見出し画像

しんぺいさんの酒蔵探訪記#4      「畑酒造・「大治郎」」(滋賀県東近江市)

 今、滋賀県の湖南から湖北地方にかけて、趣のある町並みには雛人形が至る所で飾られている。厳しい冬を乗り越えて、暖かい陽が照らされる時、町中は雛人形でさらに心を華やかにさせてくれる。
 特に甲賀・湖東地区、中仙道や東海道が通っていたこともあり、古き良き景観が残されている地域が多い、そこに「商人の町」と言われた地域があり、そこには手付かずの景観が残っている。そこで飾られている雛飾りは温かみを感じさせ、厳しい冬に別れを告げてときめく春へと移り変わるひと時であろう。
 その中で五箇荘を訪れました。近江商人の町と言われるこの地、代表的な近江商人の商家では艶やかな雛飾りが華やかに飾られ、温かみある光景をここでは見られました。中江準五郎邸では滋賀県をモチーフにした雛人形「清湖雛」がお披露目、琵琶湖を中心とした景色、滋賀県の山々、近江の中心、大津や草津をイメージしたお雛様と滋賀県の特徴を活かした雛人形が地元の人形作家の手に制作、長い年月を経て、つい最近新たに完成された雛人形には多くの方が待ち望み、自らの目でその人形に焼き付けた。ひな祭りの日はまだ先であるが、一足早い春の訪れをここで触れる人が沢山いてるようです。

五個荘の商家で見られる雛飾り

 2005年の「平成の大合併」の中で新たに誕生した東近江市、五個荘も一つの「町」として君臨していたが、今は東近江市の中にすっぽりと陰に隠れている。その東近江市の中で中心となっているのが「旧八日市市」のエリア、交通の要所となり、経済、産業の中心、この八日市と近江八幡の間に「太郎坊宮」と言われる由緒ある神社がある。「ガチャコン」と言う愛称で知られる近江鉄道に乗って、太郎坊宮前駅を下車、無人駅を降りれば目の前に聳える険しい山、ここを登れば太郎坊宮へとたどり着く。「勝運の神様」と知られ、プロスポーツ選手や企業経営者も訪れる等、多くの方が参拝します。夫婦岩の間を願いを込めて通り、参拝後に焼き団子を戴く、これが太郎坊宮のお決まり事だそうです。

太郎坊宮の鳥居、その奥の山が太郎坊宮です。

  さて、太郎坊宮駅から、鳥居を潜らず道路を歩いて5分、交通量の多い道路を歩き、趣のある和菓子屋を越えて、たどり着いた酒蔵へ、直前の交差点で長い時間は待たされたが、輝きある高貴な純白の暖簾が堂々と掲げられていた。実はここに来たのは私は10年も昔、以来、近江の日本酒の魅力に取りつかれた原点となった酒蔵となった。それが「大治郎」の醸造元、畑酒造である。

---

## 指示内容
畑酒造を訪ねた探訪記を、最後の文のあとから書き進めよ。 この後に並ぶ行は使わなくてよい。

---

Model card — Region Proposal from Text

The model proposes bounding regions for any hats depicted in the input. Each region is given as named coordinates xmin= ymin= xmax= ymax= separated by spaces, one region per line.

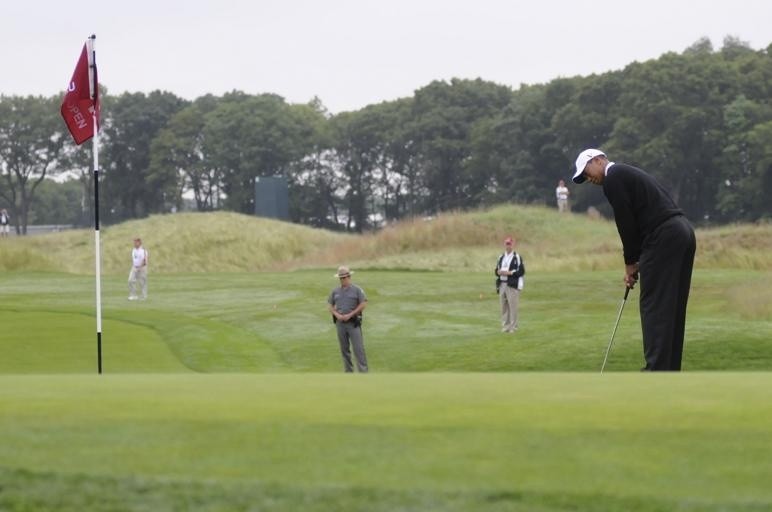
xmin=572 ymin=148 xmax=607 ymax=185
xmin=335 ymin=266 xmax=354 ymax=278
xmin=504 ymin=237 xmax=513 ymax=244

---

## 結果
純白の暖簾が眩い「畑酒造」

 久しぶりに足を踏み入れた酒蔵は眩いぐらいに輝く純白の暖簾、そして、白壁、さらには赤茶色の壁、前回訪れた時はこじんまりとした雰囲気で、近江の町並みに合いまった雰囲気だったが今は、綺麗な雰囲気を醸している。中に入ると、これまた綺麗に生まれ変わり、お洒落な空間へと変貌を遂げた。その一方で日本酒は依然と全く変わっていないスタイルを貫き、これが今年110年を迎える今も創業当時の製造で提供をし続けている。

大治郎の商品一覧

 純米がメインの酒蔵、滋賀県の酒米を厳選し、鈴鹿山脈の水を使い、何より、近江の風土で醸された酒、そして、袋吊りで絞り出すと言う製法でまろやかな清酒が出来上がる。近江の良さをふんだんに生かし、昔ながらの製法で醸される酒は多くの愛好家が存在する。元々、質の高い日本酒が産まれる近江の地の中で近江らしい日本酒を醸し出している。

今回購入した、「大治郎 山廃純米」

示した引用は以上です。